Since the late 1990s, the Chinese government has been seeking to restructure and consolidate control over major industries — especially coal, steel, oil and natural gas — under state-owned conglomerates, and the continuation of this strategy was part of China's five-year plan for 2010 through 2015. For example, state-owned mining companies Shenhua Group and China Coal Energy Co. are attempting to consolidate their control over the coal industry from the mine to the power plant. Beijing is also trying to increase the share of the 10 largest steel producers from the current level of about 40 percent to 60 percent by 2015 and 70 percent by 2020. The government has a similar plan for the refining sector.
In the 1980s, Beijing broke up the country's oil and gas industry into three parts, giving China Petroleum & Chemical Corp. (or Sinopec) control over refining, China National Petroleum Corp. control over onshore production and China National Offshore Oil Corp. control over offshore production. In the late 1990s, Beijing forced Sinopec to sell several of its refineries in the north to China National Petroleum Corp. in exchange for several of the latter's southern oil fields, essentially creating two vertically integrated national oil companies with distinct geographic areas of control.
More recently, however, Beijing has been pushing the two companies to compete directly with one another outside their regions of dominance.
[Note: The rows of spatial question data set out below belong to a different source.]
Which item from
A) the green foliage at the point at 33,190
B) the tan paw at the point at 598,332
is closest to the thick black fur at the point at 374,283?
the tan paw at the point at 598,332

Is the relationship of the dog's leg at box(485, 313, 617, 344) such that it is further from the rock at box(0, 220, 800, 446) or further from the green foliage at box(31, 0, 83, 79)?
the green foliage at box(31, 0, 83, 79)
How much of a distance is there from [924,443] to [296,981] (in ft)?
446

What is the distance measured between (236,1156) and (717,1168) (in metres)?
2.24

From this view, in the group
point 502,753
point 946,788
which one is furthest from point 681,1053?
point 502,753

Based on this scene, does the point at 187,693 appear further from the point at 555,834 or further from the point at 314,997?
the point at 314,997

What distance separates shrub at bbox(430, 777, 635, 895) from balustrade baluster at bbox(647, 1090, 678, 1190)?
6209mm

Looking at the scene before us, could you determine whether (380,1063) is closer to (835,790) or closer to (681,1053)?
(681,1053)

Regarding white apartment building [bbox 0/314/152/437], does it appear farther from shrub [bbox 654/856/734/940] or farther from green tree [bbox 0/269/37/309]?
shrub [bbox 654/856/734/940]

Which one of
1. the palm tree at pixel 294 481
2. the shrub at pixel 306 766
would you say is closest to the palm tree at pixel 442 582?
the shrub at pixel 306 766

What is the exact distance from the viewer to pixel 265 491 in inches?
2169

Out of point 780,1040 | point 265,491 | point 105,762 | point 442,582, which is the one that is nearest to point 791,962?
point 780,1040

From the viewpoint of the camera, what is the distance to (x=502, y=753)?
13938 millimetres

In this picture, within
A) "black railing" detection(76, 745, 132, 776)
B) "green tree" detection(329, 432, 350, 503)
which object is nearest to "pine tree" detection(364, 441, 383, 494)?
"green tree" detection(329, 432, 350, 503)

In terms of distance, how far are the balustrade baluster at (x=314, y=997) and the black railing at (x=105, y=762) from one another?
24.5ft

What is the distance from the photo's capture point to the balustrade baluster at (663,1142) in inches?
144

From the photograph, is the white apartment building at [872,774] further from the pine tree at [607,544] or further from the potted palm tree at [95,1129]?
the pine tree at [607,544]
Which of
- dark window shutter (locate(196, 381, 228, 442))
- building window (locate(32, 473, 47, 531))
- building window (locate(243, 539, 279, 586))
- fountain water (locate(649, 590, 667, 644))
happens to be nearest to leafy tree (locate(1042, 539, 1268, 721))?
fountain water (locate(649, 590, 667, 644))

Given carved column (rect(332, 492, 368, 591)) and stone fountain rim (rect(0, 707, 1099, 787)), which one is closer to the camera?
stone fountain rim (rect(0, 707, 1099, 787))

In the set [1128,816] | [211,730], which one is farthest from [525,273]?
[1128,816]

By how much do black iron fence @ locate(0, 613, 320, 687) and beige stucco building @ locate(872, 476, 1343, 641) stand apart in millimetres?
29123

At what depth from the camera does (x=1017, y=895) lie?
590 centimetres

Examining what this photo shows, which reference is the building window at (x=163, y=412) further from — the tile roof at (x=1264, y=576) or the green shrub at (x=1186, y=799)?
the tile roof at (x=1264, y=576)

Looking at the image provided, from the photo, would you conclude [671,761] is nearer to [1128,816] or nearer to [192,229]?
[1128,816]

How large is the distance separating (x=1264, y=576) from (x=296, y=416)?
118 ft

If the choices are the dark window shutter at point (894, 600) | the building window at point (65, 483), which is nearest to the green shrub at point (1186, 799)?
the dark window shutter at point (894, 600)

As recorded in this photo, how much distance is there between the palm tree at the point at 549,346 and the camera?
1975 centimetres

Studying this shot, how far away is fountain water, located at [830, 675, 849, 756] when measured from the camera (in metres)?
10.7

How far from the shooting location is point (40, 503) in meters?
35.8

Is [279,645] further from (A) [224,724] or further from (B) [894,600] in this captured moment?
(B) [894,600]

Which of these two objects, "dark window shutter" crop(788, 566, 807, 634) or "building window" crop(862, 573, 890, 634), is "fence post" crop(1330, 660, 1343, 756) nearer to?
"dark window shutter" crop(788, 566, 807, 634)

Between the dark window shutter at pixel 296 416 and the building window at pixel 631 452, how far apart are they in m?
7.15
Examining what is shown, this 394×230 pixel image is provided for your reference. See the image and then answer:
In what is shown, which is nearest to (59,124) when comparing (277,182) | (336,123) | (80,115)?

For example, China National Petroleum Corp. operates a joint venture refinery in southern Guangdong province with Venezuelan state-owned firm Petroleos de Venezuela, and Sinopec is building a large refinery in the northern Hebei province to boost its market share in Beijing. To further increase competition among the dominant state-owned firms, China National Offshore Oil Corp. has also been integrating vertically since the opening of its first refinery in Guangdong province in 2009. Still, the introduction of market dynamics to the sector has been a slow process.
Outside of the three dominant firms, about 3 million barrels per day — roughly one-fifth of the country's total refining capacity — is refined in private facilities known as "teapots." Most of these independent refineries are small, though some can process up to 240,000 barrels per day, and the majority of the teapots operate in Shandong and Guangdong provinces. Beijing is attempting to close the smaller teapots while promoting the larger ones in hopes that they will compete with the state-owned majors. In a sense, Beijing is trying to introduce competition from two directions — both internally among the state-owned firms and externally with large, consolidated independent refining companies.
As a part of this effort, China announced plans to close refineries with capacities of less than 40,000 barrels per day by the end of 2013. Historically, the teapots have played a balancing role in China's domestic markets, since state-owned companies are subject to Beijing's political strategies and thus do not respond to market pressures as quickly as the independent refineries. Now, the government is giving the state-owned firms more freedom to react to market forces; in May, Beijing introduced a new pricing mechanism allowing refiners to adjust rates more quickly in response to changes in global oil prices.
Beijing's ability to effectively enforce its energy policies is in question. The government has attempted to reduce teapot refining several times in the past, with only limited success. To avoid being shut down, many smaller refineries are trying to increase capacity beyond the threshold of 40,000 barrels per day by the end of the year — a trend that runs counter to Beijing's goal of controlling growth in refining capacity.
Moreover, Beijing's efforts are being resisted by municipal and regional governments, which rely on local refineries for employment and tax revenues. Even if a smaller teapot is acquired by one of the state-owned companies instead of being closed altogether, the local administration overseeing it would still lose the ability to tax it. Beijing has had success in consolidating upstream sectors in the past, but downstream sectors are more similar to mining and other industrial sectors where operations are tightly linked to local governments.
The recent leaks about fuel quotas thus indicate that Beijing is attempting to use market mechanisms to implement its energy policies. With limited access to crude oil, many independent refiners rely on imported fuel oil or other more expensive crude products. Teapots have remained profitable only because of their increased efficiency and ability to better respond to market competition. Beijing's attempts to boost competition among the state-owned firms and the recent pricing reforms have weakened the teapots' advantages, forcing them to reduce production. If the government indeed allows some larger independent refineries to access imports in 2014, competition for the majors will increase. Meanwhile, the smaller teapots without access to cheaper crude will struggle to compete, even if they avoid closure by boosting capacity beyond 40,000 barrels per day.
The central government is unlikely to achieve its goals completely. The smuggling of crude oil, where teapots import crude by labeling it as fuel oil, is common, and Beijing's ability to overcome the political difficulties of forcing refineries to close is unclear. Nonetheless, the increase in quotas would support China's efforts to reform the vital sector — and reform is indeed necessary for the country to succeed in rebalancing its economy overall.